Starting the local listener also caused the VIP to relocate to the previous node.
In another situation I had to manually relocate the VIP to the original node.
Next we need to check our nodeapps including ONS.


grid@tibora30[+ASM1]-/u01/11.2.0/grid/log/tibora30 >srvctl status nodeapps

VIP tibora30-vip is enabled

VIP tibora30-vip is running on node: tibora30

VIP tibora31-vip is enabled

VIP tibora31-vip is running on node: tibora31

Network is enabled

Network is running on node: tibora30

Network is running on node: tibora31

GSD is disabled

GSD is not running on node: tibora30

GSD is not running on node: tibora31

ONS is enabled

ONS daemon is running on node: tibora30

ONS daemon is not running on node: tibora31


Here you can see that the ONS daemon is not running on the tibora31.
To start the ONS daemon issue the following command:
grid@tibora30[+ASM1]-/u01/11.2.0/grid/log/tibora30 >srvctl start nodeapps -n tibora31

PRKO-2421 : Network resource is already started on node(s): tibora31

PRKO-2420 : VIP is already started on node(s): tibora31
Check the status of the nodeapps again
grid@tibora30[+ASM1]-/u01/11.2.0/grid/log/tibora30 >srvctl status nodeapps
VIP tibora30-vip is enabled
VIP tibora30-vip is running on node: tibora30
VIP tibora31-vip is enabled
VIP tibora31-vip is running on node: tibora31
Network is enabled
Network is running on node: tibora30
Network is running on node: tibora31
GSD is disabled
GSD is not running on node: tibora30
GSD is not running on node: tibora31
ONS is enabled
ONS daemon is running on node: tibora30
ONS daemon is running on node: tibora31
The CVU resource can be started as follows:
grid@tibora30[+ASM1]-/u01/11.2.0/grid/log/tibora30 >srvctl start cvu -n tibora30
You can now verify connectivity to the database/services. I prefer to use SQL Developer to test connectivity to my databases with one connection for each service name.

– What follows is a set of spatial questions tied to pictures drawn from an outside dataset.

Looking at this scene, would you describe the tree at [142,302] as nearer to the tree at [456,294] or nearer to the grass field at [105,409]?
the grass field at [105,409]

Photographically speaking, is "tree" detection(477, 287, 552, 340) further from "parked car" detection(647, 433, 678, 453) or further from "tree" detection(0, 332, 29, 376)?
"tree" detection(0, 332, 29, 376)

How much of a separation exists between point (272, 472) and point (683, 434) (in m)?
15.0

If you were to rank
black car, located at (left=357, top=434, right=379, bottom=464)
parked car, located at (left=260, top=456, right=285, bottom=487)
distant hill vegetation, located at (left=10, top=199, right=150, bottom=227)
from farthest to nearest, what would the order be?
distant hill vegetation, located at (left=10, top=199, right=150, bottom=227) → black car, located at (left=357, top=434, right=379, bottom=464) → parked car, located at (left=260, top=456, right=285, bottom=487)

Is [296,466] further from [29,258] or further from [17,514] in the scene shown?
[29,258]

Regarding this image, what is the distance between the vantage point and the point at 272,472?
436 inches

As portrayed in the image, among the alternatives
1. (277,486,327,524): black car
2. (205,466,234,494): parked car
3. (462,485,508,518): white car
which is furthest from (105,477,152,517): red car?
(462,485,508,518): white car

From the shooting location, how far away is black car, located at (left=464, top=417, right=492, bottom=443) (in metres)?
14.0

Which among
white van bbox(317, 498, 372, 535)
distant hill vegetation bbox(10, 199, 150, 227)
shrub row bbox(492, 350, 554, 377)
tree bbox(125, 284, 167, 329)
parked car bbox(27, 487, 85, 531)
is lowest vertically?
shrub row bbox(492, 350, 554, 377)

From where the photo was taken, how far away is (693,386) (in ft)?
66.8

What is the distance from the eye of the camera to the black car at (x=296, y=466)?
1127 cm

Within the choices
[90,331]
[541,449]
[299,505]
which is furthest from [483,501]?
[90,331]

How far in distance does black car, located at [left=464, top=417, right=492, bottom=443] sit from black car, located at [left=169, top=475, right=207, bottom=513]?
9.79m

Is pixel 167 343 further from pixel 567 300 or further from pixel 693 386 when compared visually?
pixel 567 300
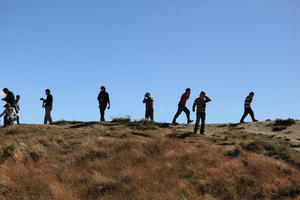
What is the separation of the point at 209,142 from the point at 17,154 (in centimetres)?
813

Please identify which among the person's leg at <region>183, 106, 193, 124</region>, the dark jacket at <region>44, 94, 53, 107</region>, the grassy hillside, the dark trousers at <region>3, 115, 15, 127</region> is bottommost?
the grassy hillside

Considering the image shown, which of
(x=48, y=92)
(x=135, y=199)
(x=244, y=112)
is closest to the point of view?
(x=135, y=199)

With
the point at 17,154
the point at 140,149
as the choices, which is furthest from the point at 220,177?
the point at 17,154

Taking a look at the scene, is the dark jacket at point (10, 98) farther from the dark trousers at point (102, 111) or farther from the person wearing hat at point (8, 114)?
the dark trousers at point (102, 111)

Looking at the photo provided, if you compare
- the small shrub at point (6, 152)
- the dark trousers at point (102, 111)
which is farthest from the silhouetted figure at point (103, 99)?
the small shrub at point (6, 152)

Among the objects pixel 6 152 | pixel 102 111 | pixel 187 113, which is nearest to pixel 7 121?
pixel 6 152

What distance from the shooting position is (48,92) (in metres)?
18.1

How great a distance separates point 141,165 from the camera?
40.0 ft

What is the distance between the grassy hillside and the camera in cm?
994

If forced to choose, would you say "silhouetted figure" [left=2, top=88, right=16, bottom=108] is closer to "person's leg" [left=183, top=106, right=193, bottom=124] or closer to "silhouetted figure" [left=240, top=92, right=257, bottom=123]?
"person's leg" [left=183, top=106, right=193, bottom=124]

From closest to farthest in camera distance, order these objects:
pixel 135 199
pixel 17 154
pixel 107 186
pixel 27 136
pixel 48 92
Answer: pixel 135 199, pixel 107 186, pixel 17 154, pixel 27 136, pixel 48 92

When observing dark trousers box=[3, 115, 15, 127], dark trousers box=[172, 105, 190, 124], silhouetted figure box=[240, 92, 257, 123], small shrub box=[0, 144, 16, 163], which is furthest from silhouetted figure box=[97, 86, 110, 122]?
silhouetted figure box=[240, 92, 257, 123]

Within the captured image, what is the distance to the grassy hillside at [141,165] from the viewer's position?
32.6ft

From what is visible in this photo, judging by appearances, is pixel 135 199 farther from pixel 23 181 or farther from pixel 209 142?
pixel 209 142
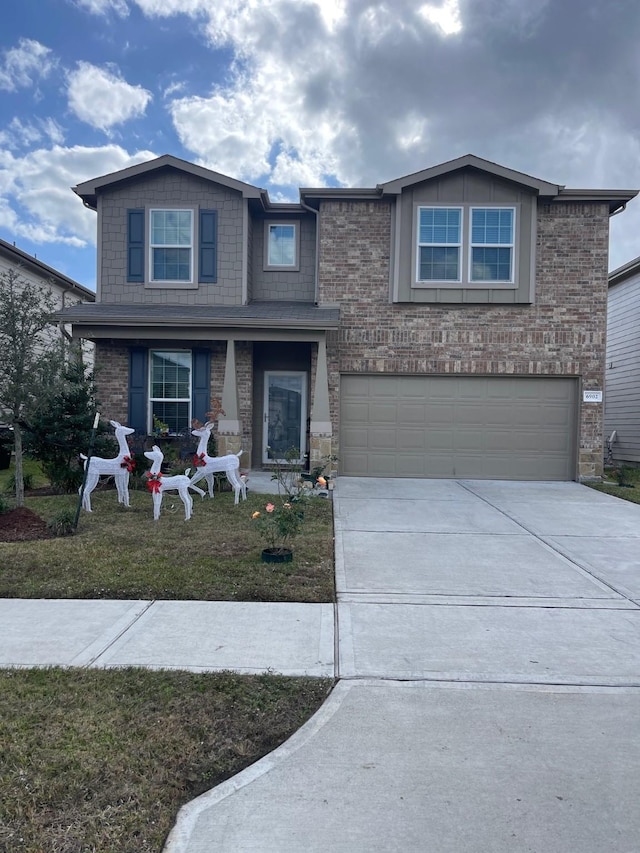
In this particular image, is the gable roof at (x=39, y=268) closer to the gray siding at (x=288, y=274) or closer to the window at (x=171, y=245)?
the window at (x=171, y=245)

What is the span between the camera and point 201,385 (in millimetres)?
13438

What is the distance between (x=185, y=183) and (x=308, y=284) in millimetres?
3426

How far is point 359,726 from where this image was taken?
3.28 meters

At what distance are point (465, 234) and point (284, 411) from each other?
545 centimetres

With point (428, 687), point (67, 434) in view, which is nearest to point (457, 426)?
point (67, 434)

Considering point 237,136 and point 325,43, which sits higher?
point 325,43

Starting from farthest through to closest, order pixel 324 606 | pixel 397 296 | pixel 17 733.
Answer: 1. pixel 397 296
2. pixel 324 606
3. pixel 17 733

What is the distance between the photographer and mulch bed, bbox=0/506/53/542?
292 inches

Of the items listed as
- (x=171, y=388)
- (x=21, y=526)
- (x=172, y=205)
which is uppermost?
(x=172, y=205)

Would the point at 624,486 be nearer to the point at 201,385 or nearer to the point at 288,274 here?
the point at 288,274

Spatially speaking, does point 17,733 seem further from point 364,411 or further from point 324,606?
point 364,411

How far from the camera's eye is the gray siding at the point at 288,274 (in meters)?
14.1

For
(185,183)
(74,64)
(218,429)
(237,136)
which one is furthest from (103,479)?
(237,136)

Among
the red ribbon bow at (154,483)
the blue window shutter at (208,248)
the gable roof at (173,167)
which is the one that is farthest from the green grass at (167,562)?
the gable roof at (173,167)
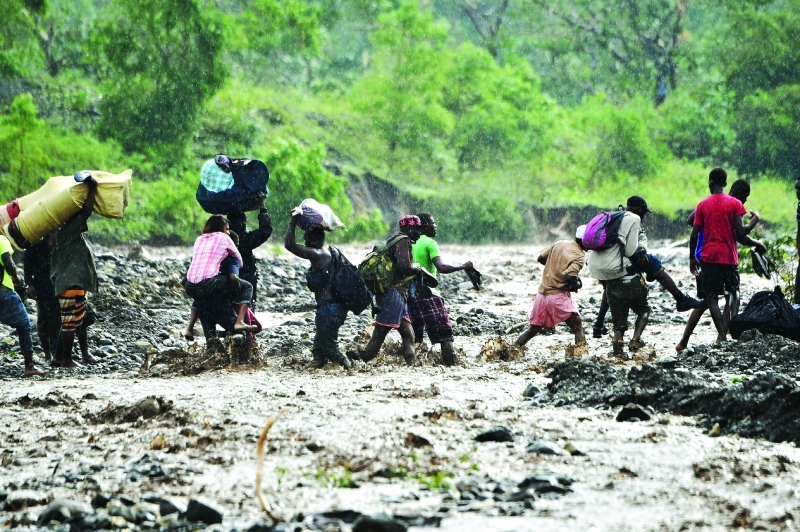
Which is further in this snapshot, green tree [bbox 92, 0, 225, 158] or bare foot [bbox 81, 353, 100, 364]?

All the SCAN listeners were running on a single node. At least one needed to be relocated to service the requests coming from the SCAN on that node.
grid@tibora31[+ASM2]-/home/grid >srvctl relocate scan_listener -i 1 -n tibora30
grid@tibora31[+ASM2]-/home/grid >srvctl status scan_listener
SCAN Listener LISTENER_SCAN1 is enabled
SCAN listener LISTENER_SCAN1 is running on node tibora30
SCAN Listener LISTENER_SCAN2 is enabled
SCAN listener LISTENER_SCAN2 is running on node tibora31
SCAN Listener LISTENER_SCAN3 is enabled
SCAN listener LISTENER_SCAN3 is running on node tibora31
Once the SCAN was relocated the application connected successfully.